In his book, Man and his Symbols the renowned psychologist, Carl Gustav Jung wrote: ‘What we call a symbol is a term, a name, or even a picture that may be familiar in daily life, yet that possesses specific connotations in addition to its conventional and obvious meaning. It implies something vague, unknown, or hidden from us. A word or image stripped of its connotative aspect is a mere sign—it denotes or points to an object or event that has no added significance than its function—such as a chair, a table, and the like.”
The strength of symbols, especially symbols that emerge from the unconscious to manifest as Archetypes, is that they endure. To put it in another way, as primordial remnants bubble up from the human unconscious, they are expressed by the conscious mind as universally applicable archetypal symbols. They do so by cleaving to specific actions, events and objects in myths and stories.
“Symbols, when rendered adroitly, promote the longevity of any story.”
To generate symbols in your own tales, start with story and character: 1. Ask, what is the genre of your story? 2. What is the key idea, theme, and moral premise of your story? 3. What goals and struggles are your characters engaged in?
The answers to these questions will direct you to the sorts of symbols you need to use. A note of caution here. Your symbols shouldn’t attract attention to themselves—they shouldn’t be too obvious. They need to grow on us as vessels of meaning. They also need to be specific and to generate emotion. The key here is to work out how they relate to the characters and to each other: Are these symbols actual objects that would feature effortlessly in the characters’ everyday lives? Again, subtlety is key.

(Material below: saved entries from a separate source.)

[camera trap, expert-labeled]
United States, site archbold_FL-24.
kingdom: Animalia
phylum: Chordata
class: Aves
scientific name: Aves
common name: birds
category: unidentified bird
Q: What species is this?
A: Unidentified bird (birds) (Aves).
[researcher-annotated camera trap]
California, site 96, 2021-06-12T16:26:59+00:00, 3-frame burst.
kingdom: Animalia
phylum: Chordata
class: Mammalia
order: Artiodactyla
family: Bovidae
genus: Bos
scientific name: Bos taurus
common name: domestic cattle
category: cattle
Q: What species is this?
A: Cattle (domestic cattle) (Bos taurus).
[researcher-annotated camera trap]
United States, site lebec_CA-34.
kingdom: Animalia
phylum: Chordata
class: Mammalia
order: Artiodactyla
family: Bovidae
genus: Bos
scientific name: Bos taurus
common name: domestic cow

Here’s how Todd Phillip uses character symbols in his film, The Joker:
The film opens with Arthur Fleck applying his clown make-up. We don’t immediately ascribe symbolic significance to this. Arthur is merely preparing to do his job as a clown. But as the story progresses the clown imagery deepens in meaning, driven by story questions: Why is it that after Arthur loses his job, he continues to wear his clown make-up? Is it that it offers him an escape from his dreary reality? Does it have deeper psychological connotations—indicate his rejecting his identity due to some past trauma that makes him wish that he was someone else?
“Well crafted symbols are universal and eternal.”
The figure of the clown now comes to symbolise the breakdown of social structures in Gotham—the conflict between the rulers and the ruled. The mob dons clown dress and rises up against the authorities, with the Joker, as inspiration. A clown suit and mask are no longer symbols of fun and laughter—the Joker has become the symbol of something dark and dangerous—the symbol of chaos.
Symbolism can also emerge from setting, providing context, atmosphere and bolstering the theme. In The Lord of the Rings: The Return of the King, Mordor, as opposed to the idyllic life of the Shire, is shown to be a place of hellfire and horror—the entire landscape is symbolic of the evil represented by Sauron.
And of course, the rings themselves are highly symbolic, with the last ring being especially significant. Having been forged by Sauron on Mount Doom it represents pure evil. But the ring also symbolises desire and greed. We see this clearly in Bilbo and Gollum’s desire to posses it.
The ring also symbolises temptation. Even honourable characters such as Gandalf and Boromir are tempted by its beguiling power. This temptation gains in resonance by reminding us of the original temptation in the garden of Eden, where Adam and Eve disobeyed God and ate from the apple of good and evil.
When deploying symbols remember to show rather than tell, to point them towards your key ideas and themes, to select symbols that give rise to emotion, and to avoid being heavy-handed in their use.
Use symbols to add resonance, meaning and depth to your stories.